What needs to be done
In this exercise, every entry below is to be reproduced word for word.
===
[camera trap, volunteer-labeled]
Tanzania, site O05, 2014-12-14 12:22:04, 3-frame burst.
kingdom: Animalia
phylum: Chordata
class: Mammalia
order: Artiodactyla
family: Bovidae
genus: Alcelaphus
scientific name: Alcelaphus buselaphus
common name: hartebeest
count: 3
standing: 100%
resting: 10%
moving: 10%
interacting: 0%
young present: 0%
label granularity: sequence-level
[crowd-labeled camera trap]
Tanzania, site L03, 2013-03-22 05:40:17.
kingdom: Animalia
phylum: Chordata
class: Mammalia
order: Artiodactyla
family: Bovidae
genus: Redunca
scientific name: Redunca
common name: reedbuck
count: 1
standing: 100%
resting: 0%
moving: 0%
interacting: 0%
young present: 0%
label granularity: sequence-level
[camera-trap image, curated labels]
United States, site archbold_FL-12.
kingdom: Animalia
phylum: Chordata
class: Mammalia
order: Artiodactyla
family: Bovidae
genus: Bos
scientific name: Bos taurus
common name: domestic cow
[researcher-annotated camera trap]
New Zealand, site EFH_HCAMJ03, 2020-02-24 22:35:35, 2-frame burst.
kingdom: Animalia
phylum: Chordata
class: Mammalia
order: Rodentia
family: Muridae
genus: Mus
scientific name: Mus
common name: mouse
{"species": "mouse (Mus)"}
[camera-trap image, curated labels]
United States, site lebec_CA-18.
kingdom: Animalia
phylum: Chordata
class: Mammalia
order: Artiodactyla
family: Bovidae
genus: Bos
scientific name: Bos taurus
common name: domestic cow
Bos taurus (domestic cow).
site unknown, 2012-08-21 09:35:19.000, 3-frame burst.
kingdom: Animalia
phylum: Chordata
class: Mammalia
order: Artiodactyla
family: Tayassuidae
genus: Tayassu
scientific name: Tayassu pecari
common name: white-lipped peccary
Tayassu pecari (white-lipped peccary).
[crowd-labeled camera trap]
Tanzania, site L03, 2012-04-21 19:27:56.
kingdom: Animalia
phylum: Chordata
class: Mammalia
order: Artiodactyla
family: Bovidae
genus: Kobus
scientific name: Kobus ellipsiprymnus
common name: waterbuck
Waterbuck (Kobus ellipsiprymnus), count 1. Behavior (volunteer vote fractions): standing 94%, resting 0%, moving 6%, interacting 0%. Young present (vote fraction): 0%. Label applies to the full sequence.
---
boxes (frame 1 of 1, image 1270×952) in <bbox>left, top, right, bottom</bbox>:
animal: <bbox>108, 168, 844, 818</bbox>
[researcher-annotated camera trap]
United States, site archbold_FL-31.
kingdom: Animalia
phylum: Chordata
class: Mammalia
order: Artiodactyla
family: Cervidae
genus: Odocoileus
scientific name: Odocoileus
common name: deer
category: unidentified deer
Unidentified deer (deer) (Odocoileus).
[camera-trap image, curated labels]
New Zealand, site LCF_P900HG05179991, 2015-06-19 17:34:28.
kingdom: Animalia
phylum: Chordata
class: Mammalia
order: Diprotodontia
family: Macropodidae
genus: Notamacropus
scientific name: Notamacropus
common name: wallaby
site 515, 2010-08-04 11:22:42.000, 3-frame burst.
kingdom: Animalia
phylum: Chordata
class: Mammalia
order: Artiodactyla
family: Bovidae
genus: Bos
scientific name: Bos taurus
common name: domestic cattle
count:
===
Result below
[camera trap, volunteer-labeled]
Tanzania, site O05, 2014-12-14 12:22:04, 3-frame burst.
kingdom: Animalia
phylum: Chordata
class: Mammalia
order: Artiodactyla
family: Bovidae
genus: Alcelaphus
scientific name: Alcelaphus buselaphus
common name: hartebeest
count: 3
standing: 100%
resting: 10%
moving: 10%
interacting: 0%
young present: 0%
label granularity: sequence-level
[crowd-labeled camera trap]
Tanzania, site L03, 2013-03-22 05:40:17.
kingdom: Animalia
phylum: Chordata
class: Mammalia
order: Artiodactyla
family: Bovidae
genus: Redunca
scientific name: Redunca
common name: reedbuck
count: 1
standing: 100%
resting: 0%
moving: 0%
interacting: 0%
young present: 0%
label granularity: sequence-level
[camera-trap image, curated labels]
United States, site archbold_FL-12.
kingdom: Animalia
phylum: Chordata
class: Mammalia
order: Artiodactyla
family: Bovidae
genus: Bos
scientific name: Bos taurus
common name: domestic cow
[researcher-annotated camera trap]
New Zealand, site EFH_HCAMJ03, 2020-02-24 22:35:35, 2-frame burst.
kingdom: Animalia
phylum: Chordata
class: Mammalia
order: Rodentia
family: Muridae
genus: Mus
scientific name: Mus
common name: mouse
{"species": "mouse (Mus)"}
[camera-trap image, curated labels]
United States, site lebec_CA-18.
kingdom: Animalia
phylum: Chordata
class: Mammalia
order: Artiodactyla
family: Bovidae
genus: Bos
scientific name: Bos taurus
common name: domestic cow
Bos taurus (domestic cow).
site unknown, 2012-08-21 09:35:19.000, 3-frame burst.
kingdom: Animalia
phylum: Chordata
class: Mammalia
order: Artiodactyla
family: Tayassuidae
genus: Tayassu
scientific name: Tayassu pecari
common name: white-lipped peccary
Tayassu pecari (white-lipped peccary).
[crowd-labeled camera trap]
Tanzania, site L03, 2012-04-21 19:27:56.
kingdom: Animalia
phylum: Chordata
class: Mammalia
order: Artiodactyla
family: Bovidae
genus: Kobus
scientific name: Kobus ellipsiprymnus
common name: waterbuck
Waterbuck (Kobus ellipsiprymnus), count 1. Behavior (volunteer vote fractions): standing 94%, resting 0%, moving 6%, interacting 0%. Young present (vote fraction): 0%. Label applies to the full sequence.
---
boxes (frame 1 of 1, image 1270×952) in <bbox>left, top, right, bottom</bbox>:
animal: <bbox>108, 168, 844, 818</bbox>
[researcher-annotated camera trap]
United States, site archbold_FL-31.
kingdom: Animalia
phylum: Chordata
class: Mammalia
order: Artiodactyla
family: Cervidae
genus: Odocoileus
scientific name: Odocoileus
common name: deer
category: unidentified deer
Unidentified deer (deer) (Odocoileus).
[camera-trap image, curated labels]
New Zealand, site LCF_P900HG05179991, 2015-06-19 17:34:28.
kingdom: Animalia
phylum: Chordata
class: Mammalia
order: Diprotodontia
family: Macropodidae
genus: Notamacropus
scientific name: Notamacropus
common name: wallaby
site 515, 2010-08-04 11:22:42.000, 3-frame burst.
kingdom: Animalia
phylum: Chordata
class: Mammalia
order: Artiodactyla
family: Bovidae
genus: Bos
scientific name: Bos taurus
common name: domestic cattle
count:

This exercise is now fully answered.